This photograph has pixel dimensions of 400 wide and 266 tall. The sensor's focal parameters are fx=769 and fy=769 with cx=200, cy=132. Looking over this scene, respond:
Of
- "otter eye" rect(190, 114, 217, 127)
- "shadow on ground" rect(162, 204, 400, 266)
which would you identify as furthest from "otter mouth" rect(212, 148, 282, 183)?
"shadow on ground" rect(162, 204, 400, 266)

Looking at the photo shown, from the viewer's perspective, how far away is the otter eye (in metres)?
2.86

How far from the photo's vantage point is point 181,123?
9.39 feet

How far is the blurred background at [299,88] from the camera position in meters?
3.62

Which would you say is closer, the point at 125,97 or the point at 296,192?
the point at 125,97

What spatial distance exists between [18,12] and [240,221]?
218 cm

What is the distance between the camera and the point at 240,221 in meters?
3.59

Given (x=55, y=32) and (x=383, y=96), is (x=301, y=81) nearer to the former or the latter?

• [EXERCISE INSTRUCTIONS]: Copy all of the data above word for word, changing nothing.

• [RESPONSE BELOW]:
This photograph has pixel dimensions of 400 wide and 266 tall. The sensor's focal parameters are fx=769 and fy=769 with cx=200, cy=132. Looking over this scene, respond:
Of
- "otter eye" rect(190, 114, 217, 127)
- "shadow on ground" rect(162, 204, 400, 266)
which would you identify as furthest from "otter mouth" rect(212, 148, 282, 183)?
"shadow on ground" rect(162, 204, 400, 266)

Looking at the photo shown, from the viewer's perspective, how far away is the otter eye (in metres)?
2.86

How far from the photo's vantage point is point 181,123?
9.39 feet

How far is the blurred background at [299,88] from the camera position in meters?
3.62

Which would you say is closer, the point at 125,97 or the point at 296,192?
the point at 125,97

What spatial distance exists between [18,12] and [240,221]?
218 cm

What is the distance between the camera and the point at 240,221 in meters?
3.59

Given (x=55, y=32) and (x=383, y=96), is (x=301, y=81) nearer to the former or the latter?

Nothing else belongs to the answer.